«  Je cherche un théâtre, qui touche, provoque et porte en lui les germes d’un nouveau récit collectif. Ainsi, chaque création présente une forme de résilience, une révolte intime contre les blessures qui pousse les humains à se reconstruire. Montrer ainsi la puissance politique qui se cache dans l’intime, la capacité des humains reconstruits à prendre leur place dans la société. Un appel à la libération et à la transformation.

 

Mon théâtre, est un théâtre politique dans le sens où il part de l’autofiction pour éclairer les zones de la société qui doivent fondamentalement changer. Rééquilibrer des rapports de force, libérer la parole et partager la responsabilité. Politique dans le rapport mais pas dans le thème. 

 

Je pars souvent de ma propre expérience, comme s’il s’agissait d’un nouveau tragique capable de révéler les endroits flous, "non-pensés" de notre société. J’expose un nouveau rapport aux situations vécues, je mets en acte sur scène ce que j’aurais aimé avoir le courage de faire dans la réalité et je pose un nouveau projet de société, de relation aux autres.»
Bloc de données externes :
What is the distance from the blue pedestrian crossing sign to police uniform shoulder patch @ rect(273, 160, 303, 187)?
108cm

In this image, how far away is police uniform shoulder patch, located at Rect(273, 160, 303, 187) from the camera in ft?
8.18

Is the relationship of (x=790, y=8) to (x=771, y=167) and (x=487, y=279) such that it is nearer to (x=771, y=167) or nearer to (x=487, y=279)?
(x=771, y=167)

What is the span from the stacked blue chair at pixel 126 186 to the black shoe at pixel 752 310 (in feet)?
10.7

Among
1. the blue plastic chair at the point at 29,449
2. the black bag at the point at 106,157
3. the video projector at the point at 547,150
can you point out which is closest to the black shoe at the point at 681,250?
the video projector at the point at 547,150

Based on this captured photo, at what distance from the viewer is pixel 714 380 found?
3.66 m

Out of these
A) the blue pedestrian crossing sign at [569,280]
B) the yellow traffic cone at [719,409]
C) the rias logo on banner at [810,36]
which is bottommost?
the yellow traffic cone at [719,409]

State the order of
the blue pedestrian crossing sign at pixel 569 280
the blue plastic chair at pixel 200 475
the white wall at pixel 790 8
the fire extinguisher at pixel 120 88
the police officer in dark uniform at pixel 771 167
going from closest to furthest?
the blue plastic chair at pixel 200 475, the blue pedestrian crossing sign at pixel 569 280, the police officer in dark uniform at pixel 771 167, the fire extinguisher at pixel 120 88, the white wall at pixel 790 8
J'assemble et je sculpte ce qui m'a été confié, pour créer des écritures "traversées" de tout un chacun.

ELSA GRANAT

Autrice, actrice et metteuse-en-scène.

 

 

Née à Marseille en 1981, elle commence le théâtre après ses études (khâgne et hypokhâgne), elle se forme au CNR de Marseille. Elle fait la rencontre déterminante d’Edward Bond à l’occasion d’un stage à la Friche de la Belle de Mai. À Paris, elle complète sa formation dans la Classe Libre du Cours Florent. Depuis 2004 elle a joué sous la direction de C. Benedetti (L’Amérique, suite de B. Sbrljanovic, Oncle Vania et Trois Soeurs de Tchekhov), S. Catanese (Caligula), S. Shao (Feydeau etc.), B. Porée, (Andromaque, Platonov, Trilogie du Revoir), A. Ubaldi (la Chambre de Médée, Riviera).

En tant que dramaturge elle a été l’assistante de Jérôme Hankins sur le théâtre Jeune-Public de Bond et de C. Benedetti sur Lampedusa Beach  de L.Prosa et Existence de E.Bond lors de la création de ces pièces à la Comédie Française.  Son texte, Dans les veines ralenties a été monté par le Deug Doen Group et Aurélie Van den Daele au Théatre de l’Aquarium.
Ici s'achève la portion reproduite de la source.